Last fall, the Oregon Department of Fish and Wildlife stocked Howard Prairie with three strains of sterile rainbows, each strain with different fin-clips, which allows biologists to more easily gauge how well they survive, thrive and contribute to the five-trout daily limit at one of Jackson County's most popular angling lakes.
Included in the batch were 107,964 of the traditional Roaring River rainbows, a standard grade of trout first bred at the Roaring River Hatchery in Scio. They were stocked at about 6 inches in length and have a clipped adipose fin, which is along the back between the dorsal fin and the tail.
Another 15,640 similar-sized rainbows were of the Troutlodge strain out of Washington. They have no clipped fins.
The Cranebow fingerling, which were 4 to 5 inches long, numbered 36,339, and it was the first time the strain was ever stocked in Jackson County waters. They sport the clipped adipose and left ventral fins.
While signs detailing the various fin clips are posted at the marina, most anglers are blind to the experiment.
"To be honest, I've never paid attention to it," says Bob Jackson, a 69-year-old Fremont, California, man who spends about three months camping and fishing at Howard Prairie each summer.
He's not alone.
"There are notices around, but nobody notices the notices," says Bingo Bill Powell, who works at the resort marina.
ODFW has done some creel surveys at the lake, and so far they are showing that the Troutlodge trout are faring best, says Dan VanDyke, ODFW's Rogue District fish biologist.
Despite their larger numbers, the Roaring River trout are not contributing to the fishery as they should be, VanDyke says. The agency plans to de-emphasize and possibly eliminate Roaring River trout from the lake's fall stocking regimen, he says.
For all their hype, the Cranebows have been a virtual no-show in creel surveys, data show. One possible reason is because they were stocked at a smaller size than the others, likely leading to heavier predation by smallmouth bass — the scourge of Howard Prairie and the reason for the stocking experiment.
"The Cranebows got eaten," VanDyke says. "That's what I think happened."
ODFW has been experimenting with fall fingerling stocking ever since illegally introduced smallmouth bass began exerting their unwanted presence on Howard Prairie's trout population a decade ago.

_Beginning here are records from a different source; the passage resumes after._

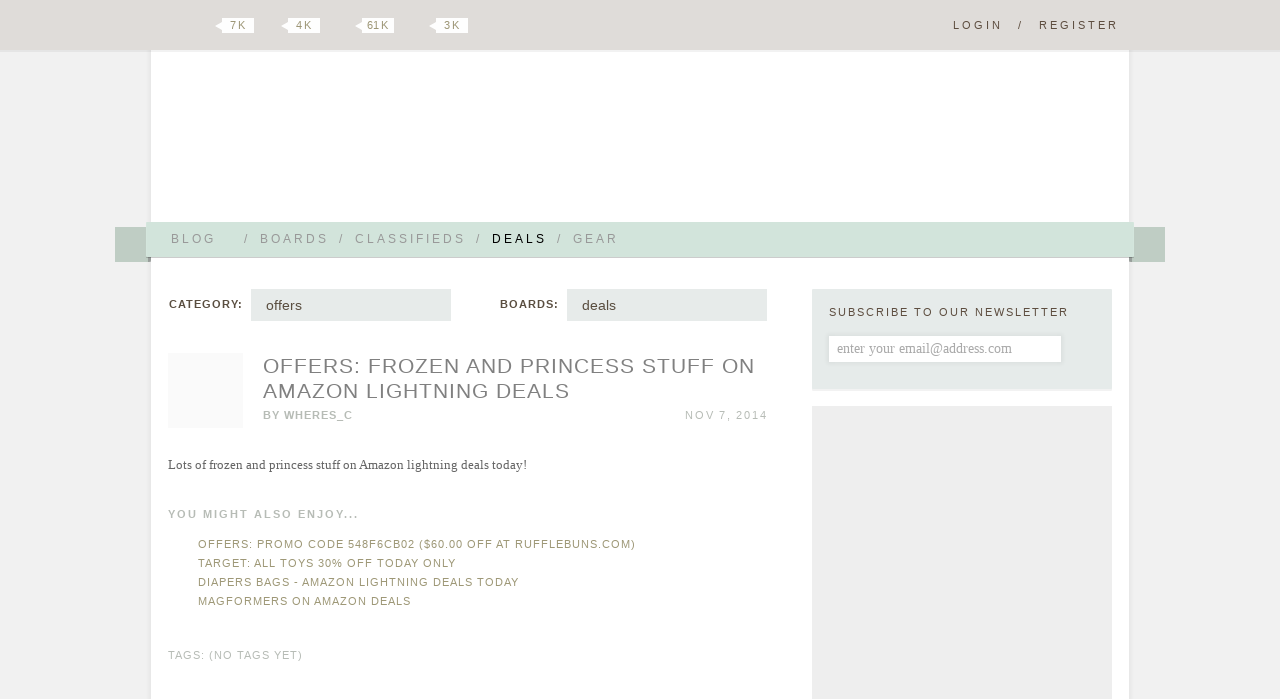

--- FILE ---
content_type: text/html; charset=utf-8
request_url: https://www.google.com/recaptcha/api2/aframe
body_size: 266
content:
<!DOCTYPE HTML><html><head><meta http-equiv="content-type" content="text/html; charset=UTF-8"></head><body><script nonce="Rn98tJg3mMGKYYdsrvEbnw">/** Anti-fraud and anti-abuse applications only. See google.com/recaptcha */ try{var clients={'sodar':'https://pagead2.googlesyndication.com/pagead/sodar?'};window.addEventListener("message",function(a){try{if(a.source===window.parent){var b=JSON.parse(a.data);var c=clients[b['id']];if(c){var d=document.createElement('img');d.src=c+b['params']+'&rc='+(localStorage.getItem("rc::a")?sessionStorage.getItem("rc::b"):"");window.document.body.appendChild(d);sessionStorage.setItem("rc::e",parseInt(sessionStorage.getItem("rc::e")||0)+1);localStorage.setItem("rc::h",'1769343756566');}}}catch(b){}});window.parent.postMessage("_grecaptcha_ready", "*");}catch(b){}</script></body></html>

"The last eight or nine years, the bass have decimated everything," Jackson says. "It's sad, but it's still beautiful up here."
The premise behind the fall stocking — or inclusion of larger-than-average fingerling — is that the larger fish have a better shot at dodging bass, particularly in the fall when cooler water slows down the warm-water-loving bass.
VanDyke says he plans this fall to stock as many as possible of the Oak Springs strain of rainbows in the lake. Oak Springs join Roaring River as the mainstays of Oregon trout-stocking, and some planted in the fall of 2009 did well here.
Trout lovers have been rooting for the Cranebows to do well, and despite their poor showing so far, VanDyke plans to work them into the stocking equation again in 2018 and 2019, when grant money for the fin-clipping experiment runs out.
"Regardless, we seem to be maintaining a pretty good fishery in the face of illegal fish stocking," VanDyke says. "We're just trying to make it better."